Another component in the algorithm that is dominated by the doubly-exponential translation of LTL to DPWs is the need to go over all subsets of \(I \cup O\) in a search for the set \(\mathcal {H}\) of signals to hide. Trying to isolate the influence of this search, it is not enough to consider specifications and secrets that are given by DBWs, as the synthesis with privacy problem is EXPTIME-hard already for a given set \(\mathcal {H}\), and so again, the complexity of the search is dominated by the complexity of the synthesis problem. Fixing the size of the secret, which is the source of the exponential complexity, does not not work either, as it also fixes the number of signals that we may need to hide. We address this challenge by moving to an even simpler setting for the problem, namely synthesis with privacy of a closed system. We are going to show that in this setting, the search for \(\mathcal {H}\) is the only non-polynomial component in the algorithm.

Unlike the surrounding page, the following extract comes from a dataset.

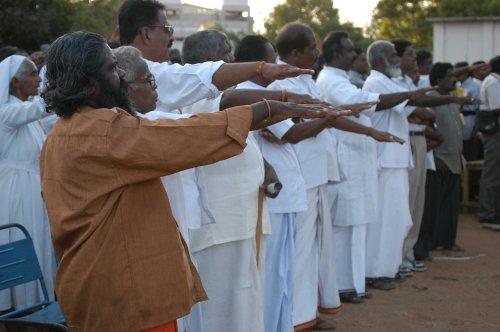 55-tna-adopts-ltte-salute-at-pongu-thamil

In the closed setting, all signals are controlled by the system, namely \(I=\varnothing \). Consequently, each transducer has a single computation, and realizability coincides with satisfiability. In particular, for \(I=\varnothing \), we have that \(\langle L_\varphi ,L_\psi ,\mathcal {H} \rangle \) is realizable with privacy iff there exists a word \(w\in L_\varphi \), for which there exist two words \(w^+,w^-\in \textsf{noise}_{\mathcal {H}}(w)\) such that \(w^+\in L_\psi \) and \(w^-\notin L_\psi \). We show that while synthesis with privacy in the closed setting can be solved in polynomial time for a given set \(\mathcal {H}\) of hidden signals, it is NP-complete when \(\mathcal {H}\) is not given, even when the function \({ cost}\) is uniform.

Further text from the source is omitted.